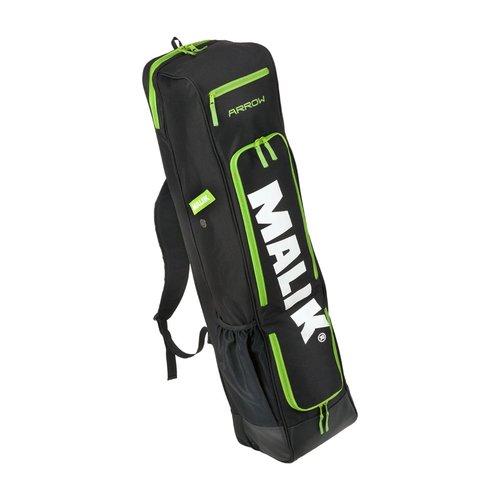 Arrow Hockey Stick-Kit Bag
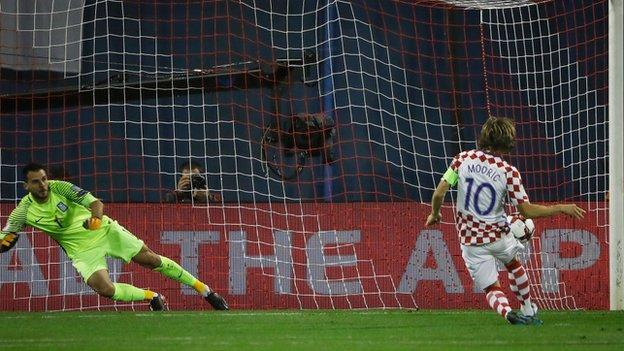Luka Modric scored Croatia's first from the penalty spot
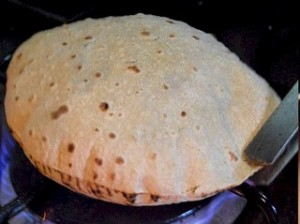 Chappati at DesiRecipes.com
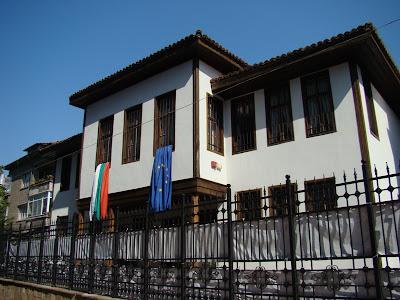 Музей на възраждането във Варна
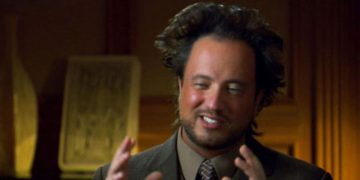 An Ancient Aliens movie is in the works with the creators of Cobra Kai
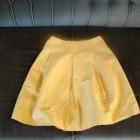 Żółta spódnica RESERVED 34 XS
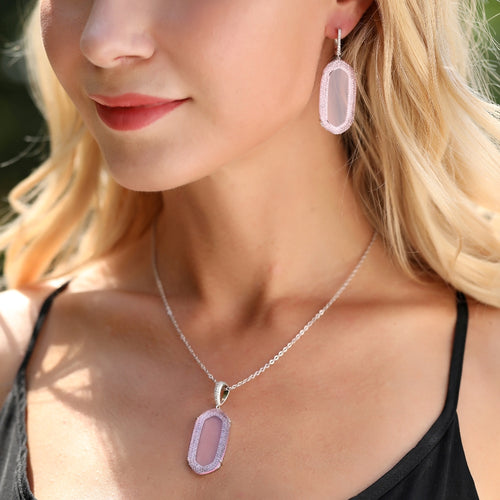 Jamilla Pendant with Light Pink Crystal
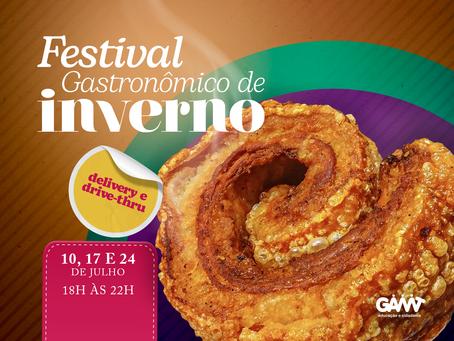 GAMT promove 1ª edição do Festival de Inverno durante o mês de julho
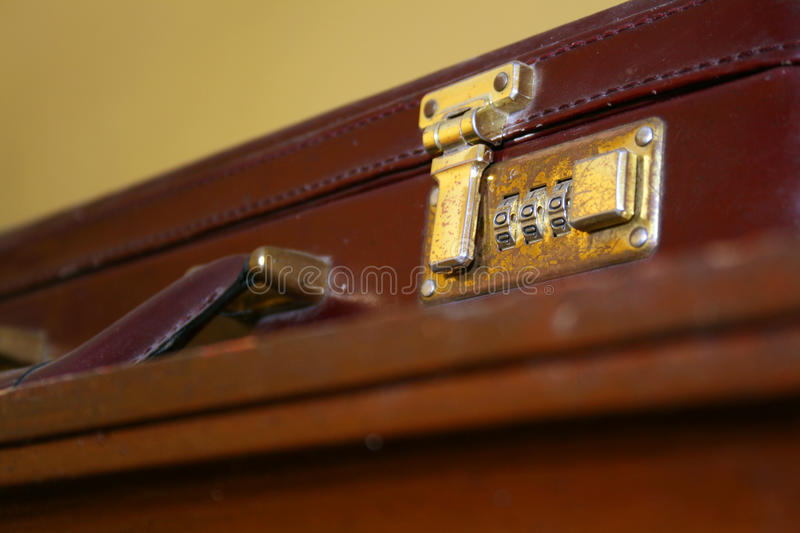 Download Suitcase stock photo. Image of table, locker, closet - 14376694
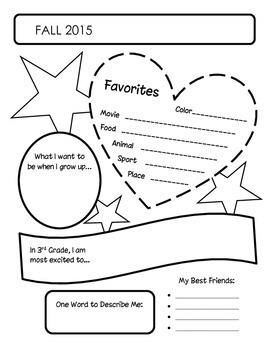 ABOUT ME Printables--grade 3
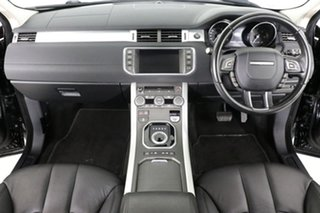 2015 Land Rover Range Rover Evoque LV MY16 TD4 150 Pure Black 9 Speed Automatic Wagon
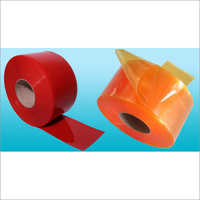 Roll PVC Strip Curtain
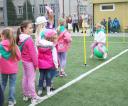 przedszkolaki-dla-sanockiego-szpitala_3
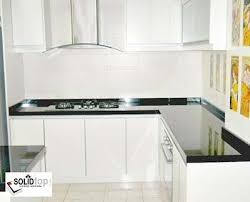 Kitchen Cabinet Surfaces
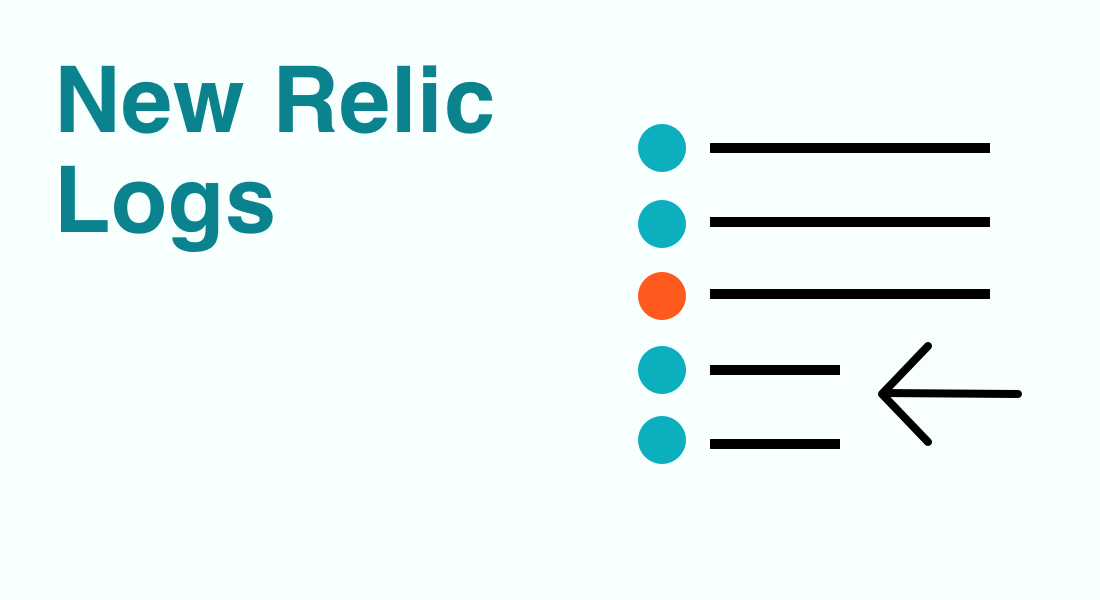 [Webinar] Maximizing Observability with New Relic Logs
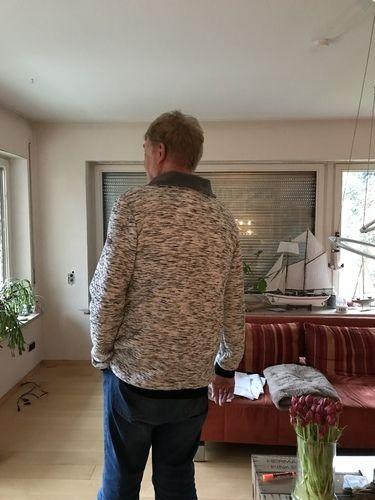 Makerist - Männerpullover Simo  - Nähprojekte - 2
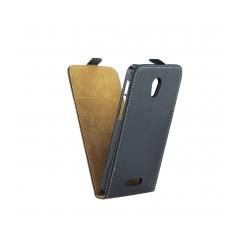 Flip Case Slim Flexi Fresh - ALC POP 4 PLUS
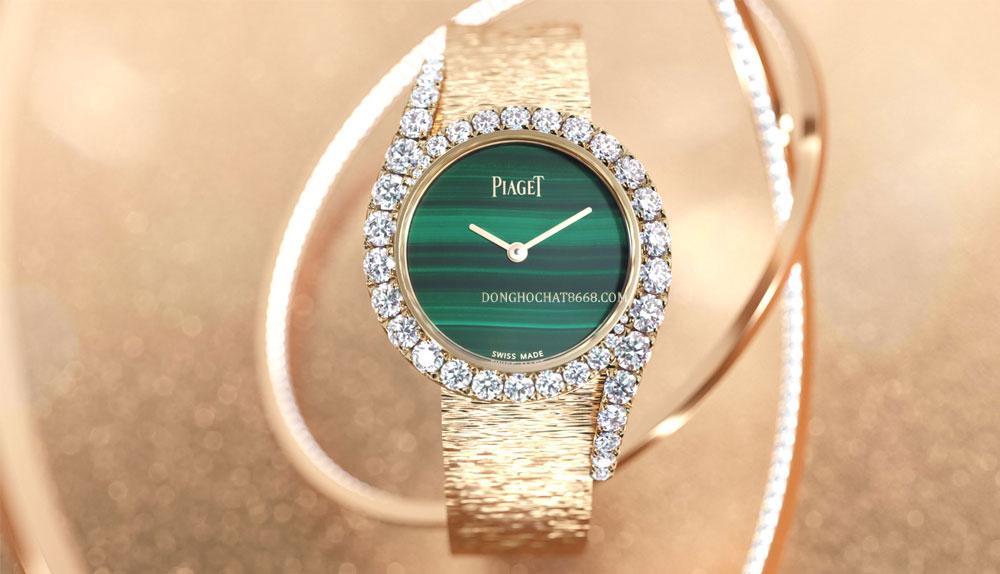 Đồng hồ Piaget kim cương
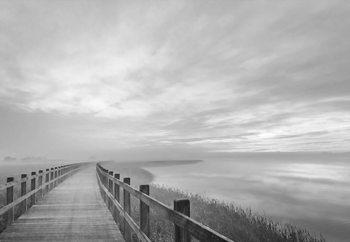 The Long Wooden Footbridge Fotobehang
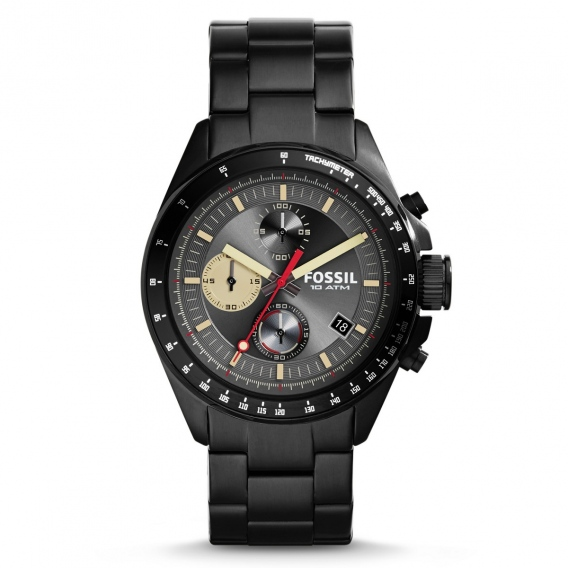 Fossil ur FO8292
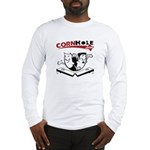 Cornhole Guys Long Sleeve T-Shirt
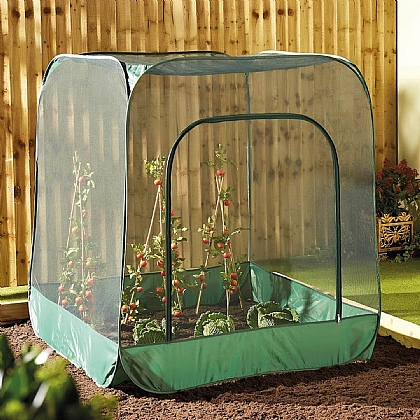 Pop-Up High Rise Cage - Buy 2 & Save £5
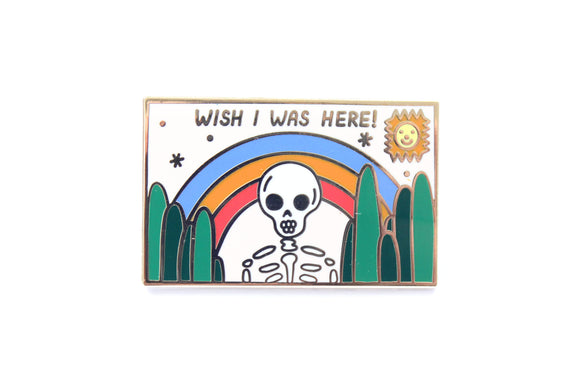 Wish I Was Here Pin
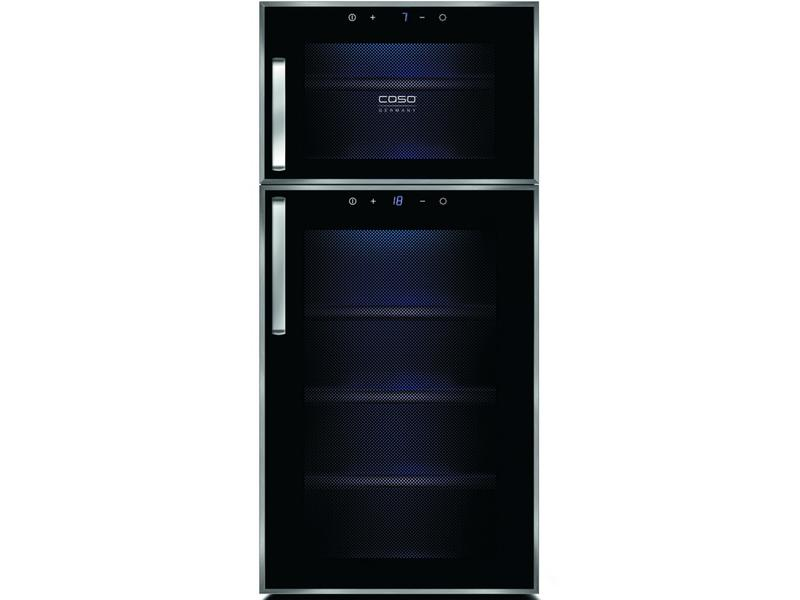 Холодильник для вина CASO WineDuett Touch 21 SC-21A3 (б/у)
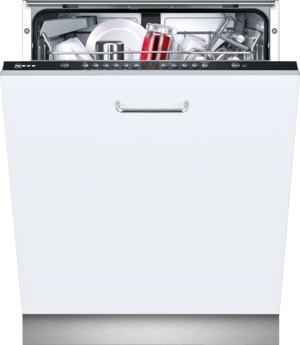 NEFF S513G60X0G Full Size Dishwasher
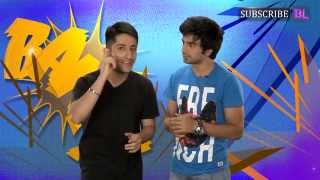 Repeat youtube video Hottest Bollywood MMS Scandals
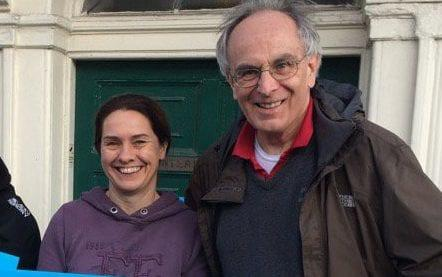 Peter Bone and Helen Harrison - Credit: Twitter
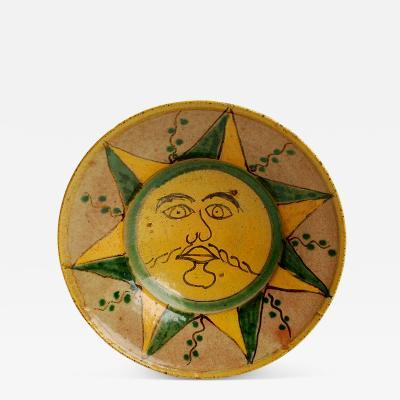 Montiel Studio Sun Plate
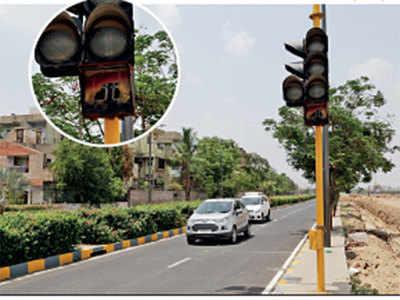 Risk lives, mock traffic initiative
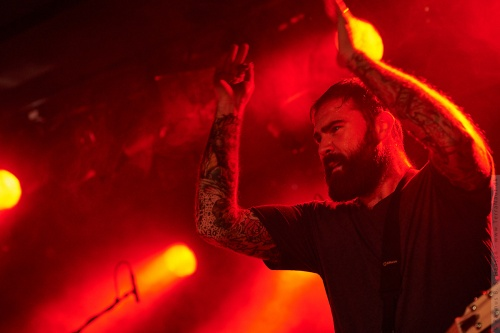 01-2012-01376 - Four Year Strong (US)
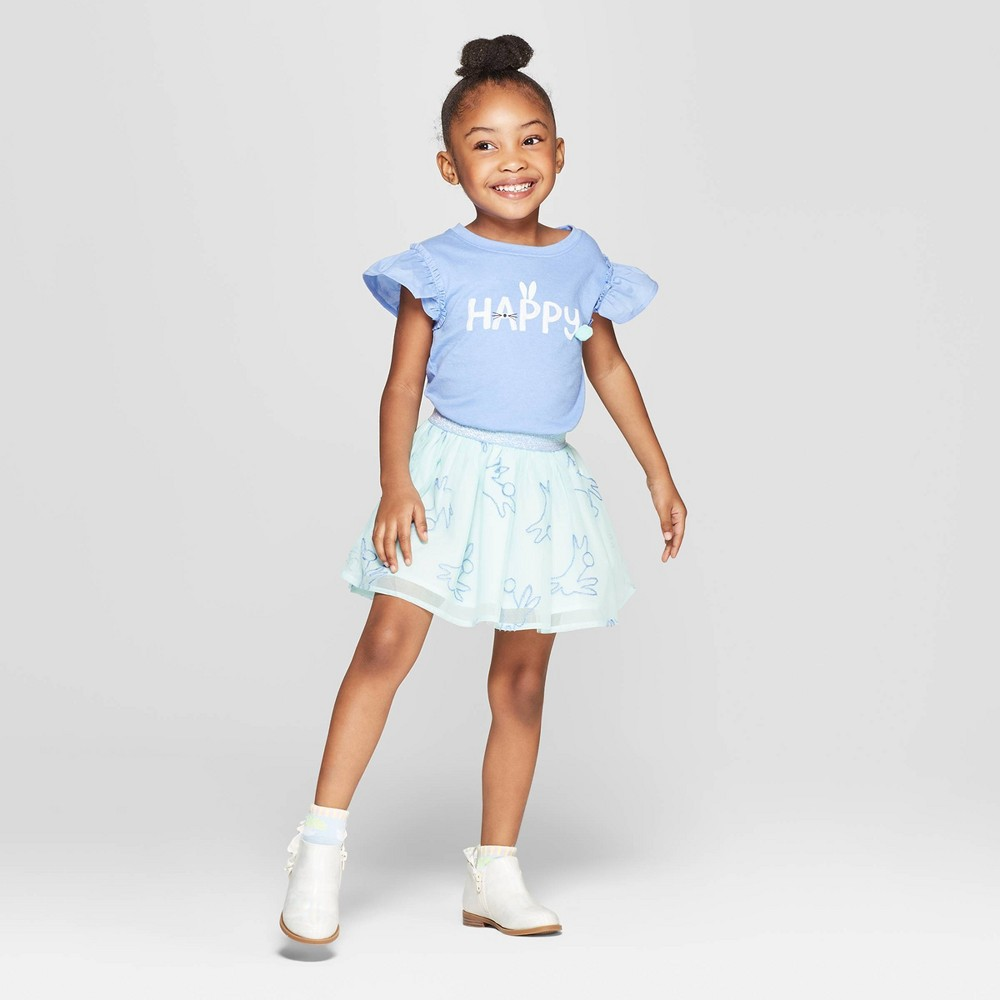 Toddler Girls' Woven Top and Bottom Set - Cat & Jack Blue/Aqua 3T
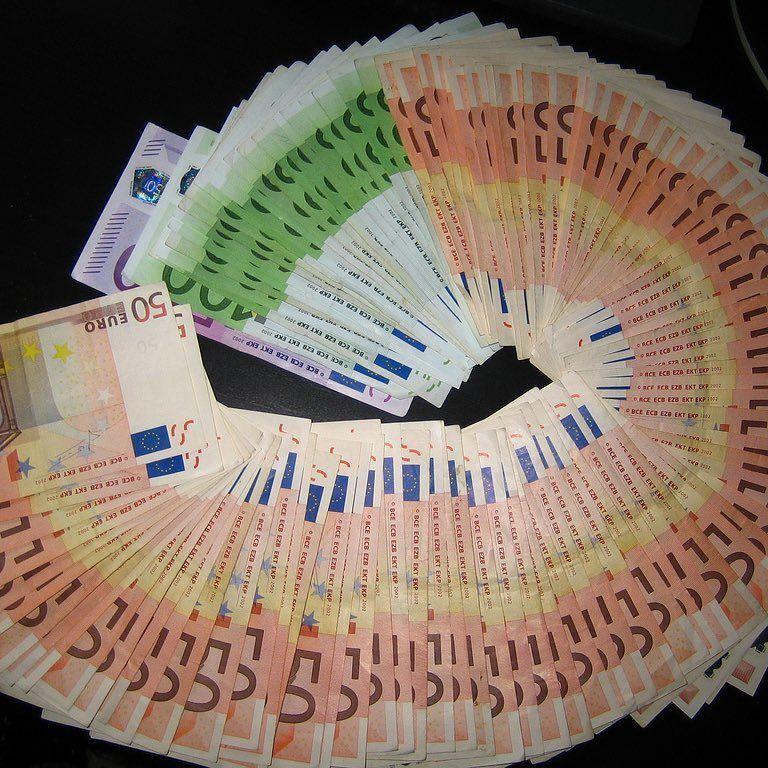 Mi Piace 3 493 Commenti 41 Money Kings Money Kings Su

- - -

WHAT YOU HAVE TO DO
For this task, give the full listing again verbatim and keep out every picture.

TASK SOLUTION
 Arrow Hockey Stick-Kit Bag
Luka Modric scored Croatia's first from the penalty spot
 Chappati at DesiRecipes.com
 Музей на възраждането във Варна
 An Ancient Aliens movie is in the works with the creators of Cobra Kai
 Żółta spódnica RESERVED 34 XS
 Jamilla Pendant with Light Pink Crystal
 GAMT promove 1ª edição do Festival de Inverno durante o mês de julho
 Download Suitcase stock photo. Image of table, locker, closet - 14376694
 ABOUT ME Printables--grade 3
 2015 Land Rover Range Rover Evoque LV MY16 TD4 150 Pure Black 9 Speed Automatic Wagon
 Roll PVC Strip Curtain
 przedszkolaki-dla-sanockiego-szpitala_3
 Kitchen Cabinet Surfaces
 [Webinar] Maximizing Observability with New Relic Logs
 Makerist - Männerpullover Simo  - Nähprojekte - 2
 Flip Case Slim Flexi Fresh - ALC POP 4 PLUS
 Đồng hồ Piaget kim cương
 The Long Wooden Footbridge Fotobehang
 Fossil ur FO8292
 Cornhole Guys Long Sleeve T-Shirt
 Pop-Up High Rise Cage - Buy 2 & Save £5
 Wish I Was Here Pin
 Холодильник для вина CASO WineDuett Touch 21 SC-21A3 (б/у)
 NEFF S513G60X0G Full Size Dishwasher
 Repeat youtube video Hottest Bollywood MMS Scandals
 Peter Bone and Helen Harrison - Credit: Twitter
 Montiel Studio Sun Plate
 Risk lives, mock traffic initiative
 01-2012-01376 - Four Year Strong (US)
 Toddler Girls' Woven Top and Bottom Set - Cat & Jack Blue/Aqua 3T
 Mi Piace 3 493 Commenti 41 Money Kings Money Kings Su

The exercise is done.